(Dataset rows)
>> Begin

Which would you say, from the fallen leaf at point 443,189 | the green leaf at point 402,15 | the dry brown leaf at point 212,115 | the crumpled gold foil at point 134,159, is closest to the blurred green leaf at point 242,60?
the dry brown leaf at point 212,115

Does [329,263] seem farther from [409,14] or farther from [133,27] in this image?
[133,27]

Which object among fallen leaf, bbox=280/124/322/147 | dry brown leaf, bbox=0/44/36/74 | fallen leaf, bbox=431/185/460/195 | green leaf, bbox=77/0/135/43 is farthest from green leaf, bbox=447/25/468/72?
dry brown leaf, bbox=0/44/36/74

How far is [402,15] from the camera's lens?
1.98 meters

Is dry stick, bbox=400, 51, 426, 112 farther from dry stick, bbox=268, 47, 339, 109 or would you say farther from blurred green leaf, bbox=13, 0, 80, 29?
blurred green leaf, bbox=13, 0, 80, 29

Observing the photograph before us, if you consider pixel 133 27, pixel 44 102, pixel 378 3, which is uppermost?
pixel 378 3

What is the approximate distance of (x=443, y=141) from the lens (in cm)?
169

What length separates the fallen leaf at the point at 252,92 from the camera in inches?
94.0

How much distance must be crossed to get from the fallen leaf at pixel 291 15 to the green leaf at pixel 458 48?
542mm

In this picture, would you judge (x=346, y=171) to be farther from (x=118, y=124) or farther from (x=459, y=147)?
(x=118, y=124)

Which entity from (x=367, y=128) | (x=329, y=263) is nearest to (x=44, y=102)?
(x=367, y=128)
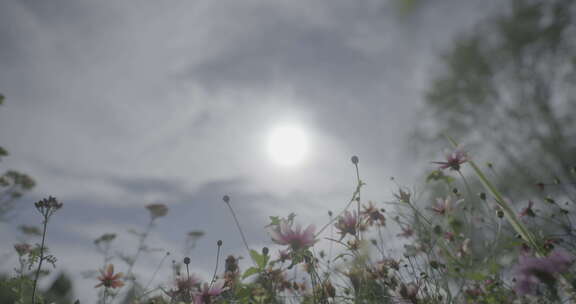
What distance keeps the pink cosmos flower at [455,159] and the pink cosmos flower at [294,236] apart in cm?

>> End

(Aim of the task) Copy out every one of the records above word for word, omitting the pictures.

(The answer)
Which would you say, from the fallen leaf at point 443,189 | the green leaf at point 402,15 | the dry brown leaf at point 212,115 | the crumpled gold foil at point 134,159, is closest to the blurred green leaf at point 242,60?
the dry brown leaf at point 212,115

Does [329,263] seem farther from [409,14] or farther from [133,27] in this image?
[133,27]

Which object among fallen leaf, bbox=280/124/322/147 | dry brown leaf, bbox=0/44/36/74 | fallen leaf, bbox=431/185/460/195 | green leaf, bbox=77/0/135/43 is farthest from green leaf, bbox=447/25/468/72?
dry brown leaf, bbox=0/44/36/74

How far is [402,15] from the camera's lens?
1.98 meters

Is dry stick, bbox=400, 51, 426, 112 farther from dry stick, bbox=268, 47, 339, 109 or would you say farther from blurred green leaf, bbox=13, 0, 80, 29?
blurred green leaf, bbox=13, 0, 80, 29

Observing the photograph before us, if you consider pixel 133 27, pixel 44 102, pixel 378 3, which is uppermost?
pixel 378 3

What is the approximate distance of (x=443, y=141) from the lens (in cm)?
169

What length separates the fallen leaf at the point at 252,92 from the camera in inches?
94.0

How much distance must be crossed to get from the fallen leaf at pixel 291 15 to the green leaf at pixel 458 48?
542mm

In this picture, would you judge (x=346, y=171) to be farther from (x=118, y=124) or farther from (x=459, y=147)?
(x=118, y=124)

Which entity from (x=367, y=128) | (x=329, y=263) is nearest to (x=44, y=102)?
(x=367, y=128)
What distance keeps the pink cosmos flower at [455,159] and the pink cosmos flower at [294,236] apart in cm?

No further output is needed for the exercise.